QUOTED PASSAGE:
# Phrag. Identification help



## Michael Bonda (Mar 7, 2020)

Hello 

I picked up this Phrag at a local orchid show (Tampa) from a local nursery (Palmer Orchids). It was labeled as Paph William Amber which of course it is not.

I am wondering if it is a besseae primary hybrid 
with lindleyanum = Andean Fire since red and wide low petals (or with sargentianum = Mem Dick Clememts).

It is a rather compact growth (leaf length 10inches/25cm) and medium flower size (3x3 inches/7.5x7.5cm). Yellow in the slipper.

Any opinions would be greatly appreciated. 

Thank you


----------



## Michael Bonda (Mar 7, 2020)

Additional photos:


----------



## Michael Bonda (Mar 7, 2020)

Additional photo:


----------



## Michael Bonda (Mar 7, 2020)




----------



## Ray (Mar 8, 2020)

As the grower is local, I suggest you contact them for an answer.


----------



## monocotman (Mar 8, 2020)

I agree with Ray. Ask the grower.
It doesn’t look like an MDC to me, 
David


----------



## Hien (Mar 8, 2020)

Is the price tag on the leaf what you paid?
if it is the price I see in the photo, you have the right for the correct name from the seller.
(some time I do buy plant with dubious name tag, or no name tag , and sometimes seller promise the name after the show, well after the show , as you would guess, how many seller would remember to get you the correct name/tag later !)

STUDY MATERIAL:
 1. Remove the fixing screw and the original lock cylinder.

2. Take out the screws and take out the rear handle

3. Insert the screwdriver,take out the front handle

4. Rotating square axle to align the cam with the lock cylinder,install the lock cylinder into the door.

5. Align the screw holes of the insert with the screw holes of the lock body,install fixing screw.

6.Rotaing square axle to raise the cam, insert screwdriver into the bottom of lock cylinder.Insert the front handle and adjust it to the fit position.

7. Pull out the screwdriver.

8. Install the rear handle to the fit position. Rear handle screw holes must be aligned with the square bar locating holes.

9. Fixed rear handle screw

REQUIRED TASKS:
- 1) Rewrite the orchid identification thread starting with "## Hien (Mar" and going on through "from the seller.", changing "price tag" to "sticker".
- 2) List every distinct poster name that appears in the post headers of the orchid identification thread.

ANSWERS TO THIS EXERCISE:
- 1)
## Hien (Mar 8, 2020)

Is the sticker on the leaf what you paid?
if it is the price I see in the photo, you have the right for the correct name from the seller.

- 2)
Michael Bonda
Ray
monocotman
Hien